After elucidating the role of USP37 in HBx-mediated cell cycle deregulation, we next probed a possible regulatory interaction between HBx and USP37. We found that both mRNA as well as protein levels of USP37 were elevated in the presence of HBx. The increased USP37 mRNA levels was attributed to the increased E2F1 activity. The stability of USP37, as determined by half-life and ubiquitination assays, was also enhanced in presence of HBx. The Cyclin /CDK2 complex is known to enhance the stability of USP37 by mediating phosphorylation at Ser-628 in USP37 [3]. Akin to the known enhancement in the Cyclin A/CDK2 activity in the HBx microenvironment, we observed a marked reduction in the levels of USP37 protein following inhibition of CDK2 activity in the HBx expressing cells. This was substantiated by a drastic reduction in the phosphorylated USP37 levels. Thus, Cylin A/CDK2-mediated phosphorylation seems to confer stability to USP37 in presence of HBx.

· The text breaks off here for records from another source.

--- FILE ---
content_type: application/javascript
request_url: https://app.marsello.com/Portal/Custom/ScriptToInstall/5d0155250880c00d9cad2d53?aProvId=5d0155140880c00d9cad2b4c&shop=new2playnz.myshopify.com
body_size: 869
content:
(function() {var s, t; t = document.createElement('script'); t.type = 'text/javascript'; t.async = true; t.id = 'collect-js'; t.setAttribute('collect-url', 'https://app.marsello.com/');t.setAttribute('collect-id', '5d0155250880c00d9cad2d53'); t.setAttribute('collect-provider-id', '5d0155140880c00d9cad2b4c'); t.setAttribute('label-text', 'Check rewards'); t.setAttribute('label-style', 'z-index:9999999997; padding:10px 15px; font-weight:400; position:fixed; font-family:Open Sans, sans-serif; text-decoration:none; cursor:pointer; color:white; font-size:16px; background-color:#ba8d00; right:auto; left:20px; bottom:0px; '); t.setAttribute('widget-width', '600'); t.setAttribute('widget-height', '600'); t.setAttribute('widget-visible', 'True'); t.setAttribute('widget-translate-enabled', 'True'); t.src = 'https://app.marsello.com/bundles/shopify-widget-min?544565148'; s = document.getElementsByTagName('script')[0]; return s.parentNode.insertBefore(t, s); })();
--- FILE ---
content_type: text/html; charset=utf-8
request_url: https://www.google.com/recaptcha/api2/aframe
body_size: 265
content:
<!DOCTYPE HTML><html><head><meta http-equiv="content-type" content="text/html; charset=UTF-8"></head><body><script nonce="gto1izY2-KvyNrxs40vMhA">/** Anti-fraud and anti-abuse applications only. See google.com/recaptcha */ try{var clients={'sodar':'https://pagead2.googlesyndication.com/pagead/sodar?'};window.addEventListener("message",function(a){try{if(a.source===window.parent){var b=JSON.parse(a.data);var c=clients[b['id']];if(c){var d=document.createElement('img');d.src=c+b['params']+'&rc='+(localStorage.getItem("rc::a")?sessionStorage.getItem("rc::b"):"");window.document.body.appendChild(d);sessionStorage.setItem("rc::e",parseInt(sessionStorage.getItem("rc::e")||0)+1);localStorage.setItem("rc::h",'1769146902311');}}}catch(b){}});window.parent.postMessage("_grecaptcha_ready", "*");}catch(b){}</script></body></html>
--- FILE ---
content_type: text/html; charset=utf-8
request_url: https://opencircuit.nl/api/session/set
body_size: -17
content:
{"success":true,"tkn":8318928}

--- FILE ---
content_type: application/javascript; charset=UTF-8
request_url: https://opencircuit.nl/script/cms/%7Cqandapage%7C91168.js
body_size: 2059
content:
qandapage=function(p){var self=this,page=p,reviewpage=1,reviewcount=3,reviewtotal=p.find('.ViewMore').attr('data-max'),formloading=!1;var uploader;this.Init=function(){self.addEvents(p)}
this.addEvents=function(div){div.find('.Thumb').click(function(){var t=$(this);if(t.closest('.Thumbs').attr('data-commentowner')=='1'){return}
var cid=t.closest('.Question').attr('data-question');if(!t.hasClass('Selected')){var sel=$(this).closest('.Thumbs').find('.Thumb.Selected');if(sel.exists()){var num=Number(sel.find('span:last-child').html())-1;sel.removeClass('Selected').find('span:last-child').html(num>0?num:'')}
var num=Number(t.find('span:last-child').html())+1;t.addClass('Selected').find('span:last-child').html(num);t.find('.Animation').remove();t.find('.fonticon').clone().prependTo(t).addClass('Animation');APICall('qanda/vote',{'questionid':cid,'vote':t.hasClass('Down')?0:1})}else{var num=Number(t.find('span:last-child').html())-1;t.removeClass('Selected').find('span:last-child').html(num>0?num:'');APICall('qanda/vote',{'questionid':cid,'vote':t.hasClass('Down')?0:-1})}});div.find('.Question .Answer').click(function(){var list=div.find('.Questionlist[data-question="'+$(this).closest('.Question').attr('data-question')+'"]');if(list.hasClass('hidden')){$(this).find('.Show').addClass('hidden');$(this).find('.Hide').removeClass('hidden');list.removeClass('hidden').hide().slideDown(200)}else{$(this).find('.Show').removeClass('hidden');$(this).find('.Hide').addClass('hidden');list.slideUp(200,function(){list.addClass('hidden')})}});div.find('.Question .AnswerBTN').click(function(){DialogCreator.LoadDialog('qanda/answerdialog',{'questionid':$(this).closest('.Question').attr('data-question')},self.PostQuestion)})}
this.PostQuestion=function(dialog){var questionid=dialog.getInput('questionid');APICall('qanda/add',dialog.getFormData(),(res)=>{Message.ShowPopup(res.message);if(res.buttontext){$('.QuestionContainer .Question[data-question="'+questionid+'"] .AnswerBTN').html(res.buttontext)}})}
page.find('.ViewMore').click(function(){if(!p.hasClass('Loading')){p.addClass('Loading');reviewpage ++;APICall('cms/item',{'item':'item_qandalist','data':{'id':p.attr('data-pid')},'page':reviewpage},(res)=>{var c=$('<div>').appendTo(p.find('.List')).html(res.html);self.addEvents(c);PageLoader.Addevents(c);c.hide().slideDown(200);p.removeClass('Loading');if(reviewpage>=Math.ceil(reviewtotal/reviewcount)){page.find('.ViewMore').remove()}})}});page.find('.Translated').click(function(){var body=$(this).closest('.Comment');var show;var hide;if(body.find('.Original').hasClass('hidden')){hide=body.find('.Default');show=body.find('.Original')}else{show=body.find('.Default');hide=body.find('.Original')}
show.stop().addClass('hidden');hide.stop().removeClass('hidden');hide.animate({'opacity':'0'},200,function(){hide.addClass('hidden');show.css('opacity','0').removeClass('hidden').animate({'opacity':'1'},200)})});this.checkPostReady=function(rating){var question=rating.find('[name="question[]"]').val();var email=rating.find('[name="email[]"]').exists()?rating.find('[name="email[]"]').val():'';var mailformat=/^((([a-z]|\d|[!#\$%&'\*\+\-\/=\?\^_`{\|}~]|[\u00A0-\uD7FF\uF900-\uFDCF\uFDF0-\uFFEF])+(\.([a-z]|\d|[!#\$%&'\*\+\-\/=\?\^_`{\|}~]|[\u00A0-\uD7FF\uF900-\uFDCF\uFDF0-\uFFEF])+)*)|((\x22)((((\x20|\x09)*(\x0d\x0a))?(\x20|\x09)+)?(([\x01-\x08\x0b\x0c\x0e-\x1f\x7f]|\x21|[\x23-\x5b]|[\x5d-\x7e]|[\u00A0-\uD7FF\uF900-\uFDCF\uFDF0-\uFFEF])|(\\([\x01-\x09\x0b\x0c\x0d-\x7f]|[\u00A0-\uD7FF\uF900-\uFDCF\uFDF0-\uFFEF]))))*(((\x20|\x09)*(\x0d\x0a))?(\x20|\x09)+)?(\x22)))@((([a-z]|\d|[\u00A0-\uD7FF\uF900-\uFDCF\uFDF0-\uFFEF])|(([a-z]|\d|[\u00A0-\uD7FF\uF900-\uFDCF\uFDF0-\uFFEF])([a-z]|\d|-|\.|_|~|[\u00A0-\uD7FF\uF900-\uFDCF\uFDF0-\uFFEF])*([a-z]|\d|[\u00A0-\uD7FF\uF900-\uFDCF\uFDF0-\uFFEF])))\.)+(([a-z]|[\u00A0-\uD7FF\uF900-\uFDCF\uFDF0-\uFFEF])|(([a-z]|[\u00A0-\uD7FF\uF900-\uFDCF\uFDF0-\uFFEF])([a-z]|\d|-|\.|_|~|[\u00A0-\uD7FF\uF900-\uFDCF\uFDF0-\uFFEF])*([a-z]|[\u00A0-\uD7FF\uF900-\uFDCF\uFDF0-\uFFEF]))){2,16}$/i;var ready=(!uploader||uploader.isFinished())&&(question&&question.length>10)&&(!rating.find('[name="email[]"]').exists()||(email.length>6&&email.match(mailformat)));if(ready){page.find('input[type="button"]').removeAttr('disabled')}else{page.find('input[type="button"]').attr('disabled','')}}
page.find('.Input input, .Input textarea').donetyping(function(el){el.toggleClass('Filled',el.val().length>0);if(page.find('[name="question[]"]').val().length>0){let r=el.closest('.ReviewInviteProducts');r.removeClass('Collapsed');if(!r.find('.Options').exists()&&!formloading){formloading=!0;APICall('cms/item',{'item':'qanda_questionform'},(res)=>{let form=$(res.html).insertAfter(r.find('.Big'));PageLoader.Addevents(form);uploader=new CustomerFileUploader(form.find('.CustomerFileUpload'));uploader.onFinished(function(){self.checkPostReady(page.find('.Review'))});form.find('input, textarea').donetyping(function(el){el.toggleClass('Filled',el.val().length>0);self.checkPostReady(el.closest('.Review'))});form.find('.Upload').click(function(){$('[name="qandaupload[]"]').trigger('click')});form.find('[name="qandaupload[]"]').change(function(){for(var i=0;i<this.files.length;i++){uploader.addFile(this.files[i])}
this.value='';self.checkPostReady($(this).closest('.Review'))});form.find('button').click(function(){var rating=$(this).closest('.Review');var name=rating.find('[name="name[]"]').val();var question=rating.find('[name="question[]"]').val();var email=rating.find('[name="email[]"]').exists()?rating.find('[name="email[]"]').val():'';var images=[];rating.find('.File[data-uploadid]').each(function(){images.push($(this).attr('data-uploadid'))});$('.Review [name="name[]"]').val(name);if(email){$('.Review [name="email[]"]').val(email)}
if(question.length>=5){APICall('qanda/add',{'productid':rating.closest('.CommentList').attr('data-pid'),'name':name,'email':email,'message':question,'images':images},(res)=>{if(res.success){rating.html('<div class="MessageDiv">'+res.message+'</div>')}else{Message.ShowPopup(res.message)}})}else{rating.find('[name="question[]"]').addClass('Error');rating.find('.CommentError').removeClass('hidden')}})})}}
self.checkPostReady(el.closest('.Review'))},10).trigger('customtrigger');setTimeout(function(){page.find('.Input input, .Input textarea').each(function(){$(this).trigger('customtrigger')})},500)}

To explore other operating mechanisms contributing towards USP37 stability, we performed co-immunoprecipitation studies, ubiquitination assays and confocal experiments with some interesting results [7]. We uncovered an intricate mechanism wherein USP37, primarily a nuclear protein [8], was chaperoned out of the nucleus by HBx. Interestingly, this transport was compromised in the presence of a nuclear export signal mutant of HBx (HBx-NESM) [9]. Previous studies have indicated the presence of USP37-E3 ligases β-TrCP and CDH1 inside the nucleus [10,11]. We also confirmed a nuclear localization of β-TrCP and CDH1 in our confocal studies.  We observed that the interaction between USP37 and its E3 ligases was disrupted in the presence of HBx but not by its HBx-NESM mutant. Further, in agreement with earlier observations, we found that the ubiquitination of USP37 was also attenuated in the presence of HBx but not by its HBx-NESM mutant. Thus, we hypothesize that USP37 protein levels are stabilized due to physical segregation of USP37 from its E3 ligases in the HBx microenvironment (Figure 1).

 

Figure  - Saxena and KumarFigure 1. Schematic representation of molecular events leading to the stabilization and intracellular redistribution of USP37 in the presence of viral HBx. Events that occur in a normal cell are highlighted in gray and the events that occur in the presence of HBx oncoprotein have been highlighted in red.